Bieżące wyzwania zmienią i ukształtują transport drogowy w najbliższej dekadzie, wynika z raportu „Transport przyszłości. Raport o perspektywach rozwoju transportu drogowego w latach 2020-2030”, przygotowanego przez firmę doradczą PwC we współpracy ze Związkiem Pracodawców „Transport i Logistyka Polska” oraz partnerami Santander Bank Polska, firmą DAF i Uber.
Pięć wyzwań
Polscy przewoźnicy wykonują blisko jedną trzecią pracy w międzynarodowym transporcie drogowym w Europie, jednak tę mocną pozycję trudno będzie utrzymać. – Zmiany na polskim rynku pracy oraz bariery administracyjno-prawne wprowadzane w wielu państwach UE spowodowały, że nasza przewaga, oparta jeszcze do niedawna na kosztach pracy, została zniwelowana – ocenia prezes Związku Pracodawców „Transport i Logistyka Polska” Maciej Wroński. – Bez współpracy z administracją utrzymanie dotychczasowej pozycji polskiego transportu drogowego nie będzie możliwe – dodaje Wroński.

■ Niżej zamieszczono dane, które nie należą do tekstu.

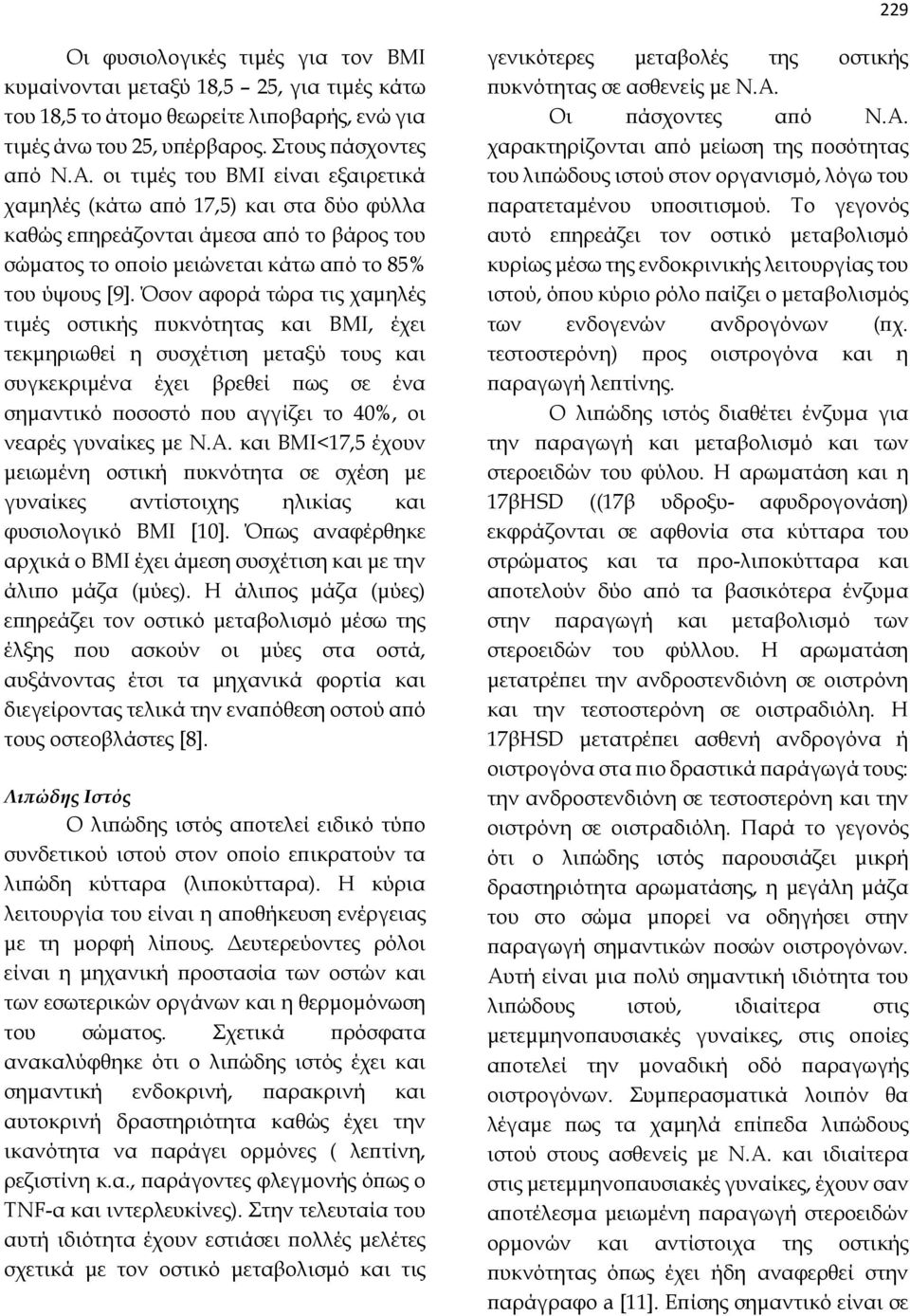 Όσον αφορά τώρα τις χαμηλές τιμές οστικής πυκνότητας και ΒΜΙ, έχει τεκμηριωθεί η συσχέτιση μεταξύ τους και συγκεκριμένα έχει βρεθεί πως σε ένα σημαντικό ποσοστό που αγγίζει το 40%, οι νεαρές γυναίκες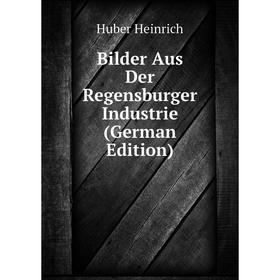 

Книга Bilder Aus Der Regensburger Industrie (German Edition)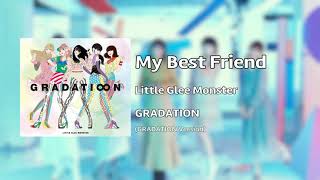 Little Glee Monster - My Best Friend ~Gradati∞n Version~ (Audio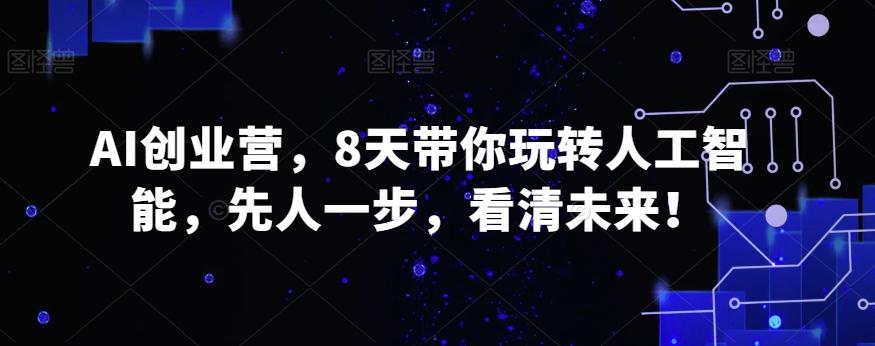 AI创业营，8天带你玩转人工智能，先人一步，看清未来！-彼飞网创
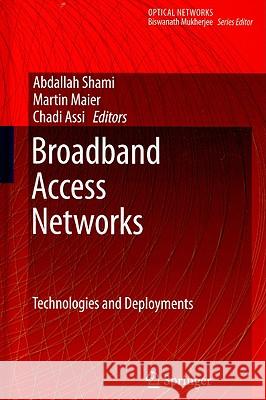 Broadband Access Networks: Technologies and Deployments Shami, Abdallah 9780387921303 Springer - książka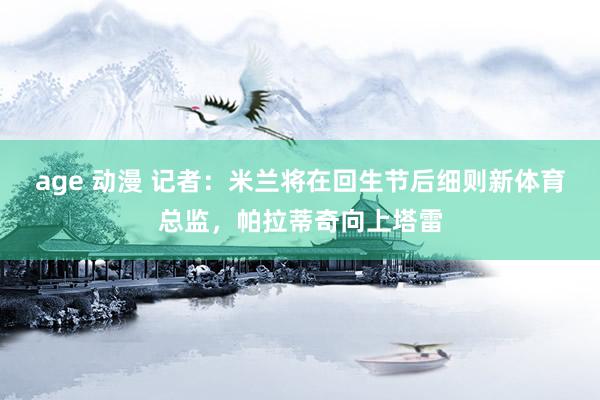 age 动漫 记者：米兰将在回生节后细则新体育总监，帕拉蒂奇向上塔雷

Zmniejszenie pracy przewozowej w usługach transportu międzynarodowego np. o 20 proc. oznaczałoby zmniejszenie całkowitej pracy przewozowej realizowanej przez polskich przewoźników o blisko 13 proc.
Autorzy raportu „Transport przyszłości” wskazują na pięć głównych czynników, które w najbliższych latach będą najmocniej wpływać na rozwój branży transportowej. Są to: wzrost przewozów w kraju, imporcie oraz eksporcie, reorganizacja przewozów międzynarodowych w konsekwencji zmian prawa UE, niedobór kierowców, cyfryzacja i w dalszej perspektywie industrializacja, czyli autonomizacja pojazdów i rozwój napędów alternatywnych.
Prognozowany wzrost gospodarczy i atrakcyjność inwestycyjna Polski przełożą się na całkowity wzrost tonażu obsługiwanego przez branżę na terenie kraju na poziomie przekraczającym ok. 23 proc. na przestrzeni lat 2018-2022. Dynamika wzrostu będzie jednak malała w kolejnych latach wzmiankowanego okresu.